Zur Realität der damaligen Nachwendezeit gehörten bald, im Sommer 1991, die schockierenden Bilder von massenhaft aus den ärmsten Staaten des zerfallenden Ostblocks fliehenden Menschen. So benutzten die mit Fotos von Terroropfern oder sterbenden Aidskranken erfolgreichen „United Colors“-Kampagnen der Modefirma Benetton auch Bilder des Frachters Vlora, der Anfang August 1991 rund 10.000 Flüchtlinge vom albanischen Hafen Durres nach Bari in Italien schleppte.
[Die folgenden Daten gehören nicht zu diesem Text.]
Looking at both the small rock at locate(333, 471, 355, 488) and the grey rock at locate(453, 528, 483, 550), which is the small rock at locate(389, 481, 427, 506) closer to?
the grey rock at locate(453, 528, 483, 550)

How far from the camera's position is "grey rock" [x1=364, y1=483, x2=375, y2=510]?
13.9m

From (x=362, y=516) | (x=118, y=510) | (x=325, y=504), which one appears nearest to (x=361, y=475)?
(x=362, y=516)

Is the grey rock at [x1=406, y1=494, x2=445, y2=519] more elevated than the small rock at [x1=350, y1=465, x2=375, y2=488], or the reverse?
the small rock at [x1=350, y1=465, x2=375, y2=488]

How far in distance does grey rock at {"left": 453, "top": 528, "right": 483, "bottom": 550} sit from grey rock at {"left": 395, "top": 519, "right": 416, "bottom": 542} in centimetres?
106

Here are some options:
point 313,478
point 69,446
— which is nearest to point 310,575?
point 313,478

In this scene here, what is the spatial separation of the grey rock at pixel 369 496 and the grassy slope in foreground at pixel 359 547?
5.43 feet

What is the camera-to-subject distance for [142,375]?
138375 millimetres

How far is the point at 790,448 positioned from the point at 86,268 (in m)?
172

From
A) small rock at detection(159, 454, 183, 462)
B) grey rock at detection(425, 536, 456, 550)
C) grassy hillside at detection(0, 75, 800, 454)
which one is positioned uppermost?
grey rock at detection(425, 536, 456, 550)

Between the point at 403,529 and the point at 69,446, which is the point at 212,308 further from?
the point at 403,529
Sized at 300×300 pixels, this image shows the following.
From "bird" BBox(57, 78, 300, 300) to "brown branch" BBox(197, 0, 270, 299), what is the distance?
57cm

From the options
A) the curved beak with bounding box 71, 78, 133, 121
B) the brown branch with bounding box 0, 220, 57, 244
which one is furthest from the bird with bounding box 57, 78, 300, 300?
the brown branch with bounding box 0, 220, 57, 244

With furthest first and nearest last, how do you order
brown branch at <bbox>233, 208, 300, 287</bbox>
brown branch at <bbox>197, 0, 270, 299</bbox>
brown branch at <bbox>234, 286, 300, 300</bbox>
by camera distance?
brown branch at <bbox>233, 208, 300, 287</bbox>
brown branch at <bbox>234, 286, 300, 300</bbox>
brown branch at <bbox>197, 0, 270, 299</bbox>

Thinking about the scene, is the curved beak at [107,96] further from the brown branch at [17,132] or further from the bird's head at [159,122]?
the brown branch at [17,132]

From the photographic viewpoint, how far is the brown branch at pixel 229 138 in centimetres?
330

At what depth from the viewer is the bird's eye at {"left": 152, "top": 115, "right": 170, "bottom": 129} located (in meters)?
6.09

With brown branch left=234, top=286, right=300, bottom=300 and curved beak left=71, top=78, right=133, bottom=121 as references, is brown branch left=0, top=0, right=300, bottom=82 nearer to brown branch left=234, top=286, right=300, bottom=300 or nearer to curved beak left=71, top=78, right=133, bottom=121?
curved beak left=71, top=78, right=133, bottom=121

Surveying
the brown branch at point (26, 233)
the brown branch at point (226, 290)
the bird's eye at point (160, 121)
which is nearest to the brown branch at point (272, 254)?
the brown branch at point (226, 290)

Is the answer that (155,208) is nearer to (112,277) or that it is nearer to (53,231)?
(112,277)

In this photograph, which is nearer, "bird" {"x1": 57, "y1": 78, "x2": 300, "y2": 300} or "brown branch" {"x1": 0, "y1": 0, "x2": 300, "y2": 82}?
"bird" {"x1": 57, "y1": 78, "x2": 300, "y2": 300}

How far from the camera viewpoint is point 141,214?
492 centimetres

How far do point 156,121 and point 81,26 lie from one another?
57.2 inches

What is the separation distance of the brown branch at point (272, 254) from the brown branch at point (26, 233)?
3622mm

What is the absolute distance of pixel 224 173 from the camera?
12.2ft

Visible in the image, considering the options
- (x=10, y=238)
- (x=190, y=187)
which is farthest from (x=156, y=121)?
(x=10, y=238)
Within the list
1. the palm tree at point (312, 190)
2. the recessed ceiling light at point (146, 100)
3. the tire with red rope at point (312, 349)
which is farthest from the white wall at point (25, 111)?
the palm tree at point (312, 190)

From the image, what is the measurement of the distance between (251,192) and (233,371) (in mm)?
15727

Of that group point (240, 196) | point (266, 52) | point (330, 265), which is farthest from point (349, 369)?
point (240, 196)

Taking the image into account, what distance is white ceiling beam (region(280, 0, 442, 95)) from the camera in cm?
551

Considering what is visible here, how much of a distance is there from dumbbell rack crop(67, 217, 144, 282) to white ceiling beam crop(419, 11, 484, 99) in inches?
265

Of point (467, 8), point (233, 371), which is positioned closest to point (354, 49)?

Dass Schleef diese Entwicklung verfolgt hat, legen Zeitungsausschnitte nahe, die sich in den Mappen der damals entstandenen Entwürfe finden: eine Meldung über den „Antragsstau“ und eine ungeklärte Brandstiftung in einer Berliner Flüchtlingsunterkunft, oder der Bericht vom Untergang zweier Flüchtlingsschiffe. Daneben sind Notizen von Müller-Schwefe erhalten, der ein neues Stück Die Asylantinnen, nach Aischylos’ Schutzflehenden entwirft und mit Bezug auf die verlorenen Teile der Danaiden-Trilogie kommentiert: „Die Asylfrage wird auch damals nicht durch schöne Worte und gute Taten gelöst, sondern – symbolisch und handgreiflich – durch Druck und Drohung.“10
Im Sommer 1992 wurde in Zusammenhang mit dem Beginn des neuen Leitungs-Teams am Berliner Ensemble von Schleef das Projekt eines Vierteilers angekündigt unter dem Titel: „Arbeiter, Soldaten, Bauern, Asylanten“.11 Vorgesehen war eine Montage aus Die Weber von Gerhart Hauptmann, Stadt der Gerechten von Lew Lunz, Die Bauern von Heiner Müller und Die Schutzflehenden von Aischylos. Dass Schleef das Danaiden-Stück seit Mitte der 1980er Jahre kannte, ist anzunehmen, denn schon für das Mütter-Projekt plante er einen Chor von 50 bis 100 Jungfrauen, den es in keiner anderen der erhaltenen Tragödien gibt. Andererseits war sein Blick auf griechische Tragödien Anfang der 90er Jahre, mit dem Aufbrechen aller Konflikte der deutschen Geschichte im Moment der erhofften Wiedervereinigung, noch stärker von einer katastrophalen Gegenwart entzündet, zu der auch die brennenden Häuser und Wohnheime von Hoyerswerda (1991), Mölln und Rostock-Lichtenhagen (1992) sowie Solingen (1993) zählten. Damals wurde bereits deutlich, dass die nach der Wende ansteigenden Frustrationen und Ängste von Benachteiligten in West- wie in Ostdeutschland in rassistischen Anschlägen gegen Fremde und Asylanten eskalierten.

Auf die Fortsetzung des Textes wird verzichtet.